Spirited debate should bring tastier result

From the pages of In Business magazine.

I’ve never felt more like singing the blues for booze, or at least popping a cork for Wisconsin’s small distilleries, which simply ask for a level playing field.

In Wisconsin, outfits like Madison’s Yahara Bay Distillers are not allowed to offer product samples — tastings — at licensed retailers like groceries or liquor stores. When you make 18 products, including several low-alcohol liqueurs enriched by Wisconsin’s apple and cranberry industries, it helps to have consumers sample your products. Without tastings, consumers naturally are reluctant to commit upwards of $40 per bottle.

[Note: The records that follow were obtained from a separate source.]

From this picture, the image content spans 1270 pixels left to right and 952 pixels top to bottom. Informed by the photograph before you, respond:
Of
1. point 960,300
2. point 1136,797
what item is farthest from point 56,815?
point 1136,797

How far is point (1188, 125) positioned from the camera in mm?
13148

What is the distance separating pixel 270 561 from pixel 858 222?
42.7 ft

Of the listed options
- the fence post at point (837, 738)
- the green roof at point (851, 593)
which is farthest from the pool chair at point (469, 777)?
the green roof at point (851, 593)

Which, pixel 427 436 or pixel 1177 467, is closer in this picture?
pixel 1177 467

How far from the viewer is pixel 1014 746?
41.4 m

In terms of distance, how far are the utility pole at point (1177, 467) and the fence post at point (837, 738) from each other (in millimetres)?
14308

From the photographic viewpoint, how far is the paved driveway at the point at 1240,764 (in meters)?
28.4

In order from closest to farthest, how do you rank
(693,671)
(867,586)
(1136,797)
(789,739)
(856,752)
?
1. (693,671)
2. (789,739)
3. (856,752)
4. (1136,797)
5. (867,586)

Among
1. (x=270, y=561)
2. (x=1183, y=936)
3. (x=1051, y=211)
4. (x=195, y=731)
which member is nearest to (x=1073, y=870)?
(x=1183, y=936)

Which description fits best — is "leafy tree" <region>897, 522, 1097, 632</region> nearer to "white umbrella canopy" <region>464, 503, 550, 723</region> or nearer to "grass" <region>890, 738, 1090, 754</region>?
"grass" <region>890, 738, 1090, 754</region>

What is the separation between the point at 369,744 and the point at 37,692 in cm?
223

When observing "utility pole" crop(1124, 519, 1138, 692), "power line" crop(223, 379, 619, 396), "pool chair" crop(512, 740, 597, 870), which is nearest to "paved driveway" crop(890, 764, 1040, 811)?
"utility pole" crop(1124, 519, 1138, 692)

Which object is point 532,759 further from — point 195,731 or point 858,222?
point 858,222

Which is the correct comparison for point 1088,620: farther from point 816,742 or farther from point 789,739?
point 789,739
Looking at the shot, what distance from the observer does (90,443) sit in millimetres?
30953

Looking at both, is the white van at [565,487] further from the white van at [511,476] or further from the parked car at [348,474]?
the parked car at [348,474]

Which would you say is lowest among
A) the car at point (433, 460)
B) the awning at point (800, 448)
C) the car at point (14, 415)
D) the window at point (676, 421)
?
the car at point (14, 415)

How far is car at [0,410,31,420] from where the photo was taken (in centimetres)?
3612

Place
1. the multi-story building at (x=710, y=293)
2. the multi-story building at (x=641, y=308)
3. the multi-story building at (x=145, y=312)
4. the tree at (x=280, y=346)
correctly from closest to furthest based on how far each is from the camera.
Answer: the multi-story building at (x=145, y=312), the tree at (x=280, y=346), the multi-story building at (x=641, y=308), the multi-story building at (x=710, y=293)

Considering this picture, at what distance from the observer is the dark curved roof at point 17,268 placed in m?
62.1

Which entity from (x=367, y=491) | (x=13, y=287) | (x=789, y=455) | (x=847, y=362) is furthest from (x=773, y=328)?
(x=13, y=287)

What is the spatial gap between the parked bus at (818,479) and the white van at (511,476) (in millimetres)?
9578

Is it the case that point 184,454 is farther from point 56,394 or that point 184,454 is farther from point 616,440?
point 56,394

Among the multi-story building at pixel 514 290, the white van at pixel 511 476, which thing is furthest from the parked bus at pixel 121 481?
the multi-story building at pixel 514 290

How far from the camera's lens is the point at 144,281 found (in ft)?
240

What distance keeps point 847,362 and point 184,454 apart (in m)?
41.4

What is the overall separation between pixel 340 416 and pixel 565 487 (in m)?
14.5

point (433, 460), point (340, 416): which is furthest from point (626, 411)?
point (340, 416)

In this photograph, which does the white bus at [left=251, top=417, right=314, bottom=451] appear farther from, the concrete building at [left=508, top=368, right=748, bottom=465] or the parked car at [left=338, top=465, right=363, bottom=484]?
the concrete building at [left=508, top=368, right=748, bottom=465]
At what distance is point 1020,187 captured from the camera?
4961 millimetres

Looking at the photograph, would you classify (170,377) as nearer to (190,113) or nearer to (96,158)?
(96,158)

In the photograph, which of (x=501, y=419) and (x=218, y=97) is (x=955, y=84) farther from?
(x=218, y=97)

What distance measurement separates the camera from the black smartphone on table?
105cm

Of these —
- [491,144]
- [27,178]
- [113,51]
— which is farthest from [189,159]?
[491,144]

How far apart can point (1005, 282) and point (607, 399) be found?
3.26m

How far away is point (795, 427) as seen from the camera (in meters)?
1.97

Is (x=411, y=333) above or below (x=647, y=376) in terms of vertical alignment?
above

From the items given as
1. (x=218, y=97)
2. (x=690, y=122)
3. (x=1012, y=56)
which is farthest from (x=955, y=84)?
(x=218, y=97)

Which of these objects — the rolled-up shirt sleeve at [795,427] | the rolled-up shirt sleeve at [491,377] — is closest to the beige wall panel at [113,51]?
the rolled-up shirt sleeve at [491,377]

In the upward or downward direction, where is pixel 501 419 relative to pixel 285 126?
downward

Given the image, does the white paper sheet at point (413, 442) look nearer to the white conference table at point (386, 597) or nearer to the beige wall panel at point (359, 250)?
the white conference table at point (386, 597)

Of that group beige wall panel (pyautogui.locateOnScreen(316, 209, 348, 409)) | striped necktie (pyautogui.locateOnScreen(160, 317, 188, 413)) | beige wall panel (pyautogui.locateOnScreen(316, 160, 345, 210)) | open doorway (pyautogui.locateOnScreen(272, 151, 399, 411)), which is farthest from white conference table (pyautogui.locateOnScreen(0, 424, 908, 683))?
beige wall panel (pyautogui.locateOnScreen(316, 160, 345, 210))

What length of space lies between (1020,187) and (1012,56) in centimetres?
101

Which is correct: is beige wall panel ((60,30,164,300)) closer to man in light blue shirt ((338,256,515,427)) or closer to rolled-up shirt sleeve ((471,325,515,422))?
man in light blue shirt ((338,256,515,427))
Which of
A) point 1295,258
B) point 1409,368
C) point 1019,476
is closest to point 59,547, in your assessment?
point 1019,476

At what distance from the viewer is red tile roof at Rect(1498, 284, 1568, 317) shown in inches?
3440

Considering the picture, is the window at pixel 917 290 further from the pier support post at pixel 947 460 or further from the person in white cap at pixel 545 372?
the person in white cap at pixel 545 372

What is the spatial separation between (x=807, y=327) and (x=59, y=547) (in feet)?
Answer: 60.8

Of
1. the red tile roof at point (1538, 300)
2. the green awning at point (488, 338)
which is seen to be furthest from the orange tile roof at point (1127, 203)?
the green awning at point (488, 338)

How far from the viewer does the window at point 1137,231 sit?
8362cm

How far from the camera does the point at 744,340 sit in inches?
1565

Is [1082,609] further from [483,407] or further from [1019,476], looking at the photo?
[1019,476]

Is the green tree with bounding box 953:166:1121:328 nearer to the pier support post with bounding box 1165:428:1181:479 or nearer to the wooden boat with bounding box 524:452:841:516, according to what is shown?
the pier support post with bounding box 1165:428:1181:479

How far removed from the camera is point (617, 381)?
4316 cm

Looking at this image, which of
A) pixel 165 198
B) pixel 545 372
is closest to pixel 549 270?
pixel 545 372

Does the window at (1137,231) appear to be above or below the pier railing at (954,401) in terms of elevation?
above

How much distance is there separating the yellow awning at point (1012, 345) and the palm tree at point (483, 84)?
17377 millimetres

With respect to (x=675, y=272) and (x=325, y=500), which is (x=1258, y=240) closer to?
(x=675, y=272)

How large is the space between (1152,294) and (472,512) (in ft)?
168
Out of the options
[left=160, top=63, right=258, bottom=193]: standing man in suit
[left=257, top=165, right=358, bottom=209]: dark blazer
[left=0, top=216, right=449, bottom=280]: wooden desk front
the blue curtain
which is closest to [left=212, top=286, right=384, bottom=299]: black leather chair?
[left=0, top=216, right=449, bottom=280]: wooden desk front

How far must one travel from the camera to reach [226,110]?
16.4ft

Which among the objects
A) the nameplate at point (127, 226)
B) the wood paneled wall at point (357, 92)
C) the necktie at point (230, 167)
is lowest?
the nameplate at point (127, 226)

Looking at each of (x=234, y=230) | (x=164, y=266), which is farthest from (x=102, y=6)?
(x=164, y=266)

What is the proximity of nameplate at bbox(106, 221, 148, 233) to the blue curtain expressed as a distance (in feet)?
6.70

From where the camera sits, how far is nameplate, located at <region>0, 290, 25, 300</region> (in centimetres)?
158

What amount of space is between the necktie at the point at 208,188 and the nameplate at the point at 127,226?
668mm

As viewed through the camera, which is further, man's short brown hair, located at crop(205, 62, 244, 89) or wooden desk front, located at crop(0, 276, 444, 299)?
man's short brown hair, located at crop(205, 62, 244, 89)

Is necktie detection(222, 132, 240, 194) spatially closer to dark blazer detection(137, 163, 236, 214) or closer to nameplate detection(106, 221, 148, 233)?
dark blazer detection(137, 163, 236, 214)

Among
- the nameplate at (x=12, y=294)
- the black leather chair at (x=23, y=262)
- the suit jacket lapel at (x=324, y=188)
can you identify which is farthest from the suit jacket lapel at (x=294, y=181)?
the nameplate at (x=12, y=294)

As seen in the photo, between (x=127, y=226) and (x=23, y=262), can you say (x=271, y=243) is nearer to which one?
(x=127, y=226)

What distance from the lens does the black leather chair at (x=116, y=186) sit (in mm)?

Nick Quint, owner and founder of Yahara Bay, blames the “Big Beer” contingent of the Wisconsin Tavern League for working to scuttle a bill, AB 344, that would put distilleries on par with wineries and breweries, which are allowed to have such tastings. I’m tempted to say Wisconsin has one of the best legislatures that Big Beer can buy, but the lawmakers who have sponsored AB 344 certainly get it, and Gov. Scott Walker has told Quint he would sign the measure if it reaches his desk.

Those opposed to moving it there suggest that spirit tastings would result in more mayhem than an Allstate commercial, but Quint thinks they’ve sampled too much of their own brew. “All alcohol is the same, whether it’s wine, beer, or spirits,” he says. “It’s just a matter of quantity.”

A sampling, he adds, is about a half-ounce, the equivalent of a teaspoon. That’s enough alcohol content to fall between what is currently allowed for beer and wine, and the proposed law would allow no more than three samples per person. 

Thanks to champions of small business, Wisconsin distilleries can have tastings in their own facilities. They can also go into bars, but tastings don’t work in those settings because people go there for cocktails, not to purchase entire bottles. 



But without the ability to offer tastings in Wisconsin grocery and liquor stores, Yahara Bay does more business in New York, one of 37 states that allow distilleries to have tastings in stores, than in its home state. 

That’s why lawmakers should let Wisconsin consumers — not the big brewers who finance their campaigns — choose winners and losers. When the free market is allowed to work, consumers make their own choices and the providers of products and services either respond to them or risk losing market share. The debate over distillery tastings is another example of government partnering with big business to interfere with that process — this time, at the expense of both consumers and small businesses.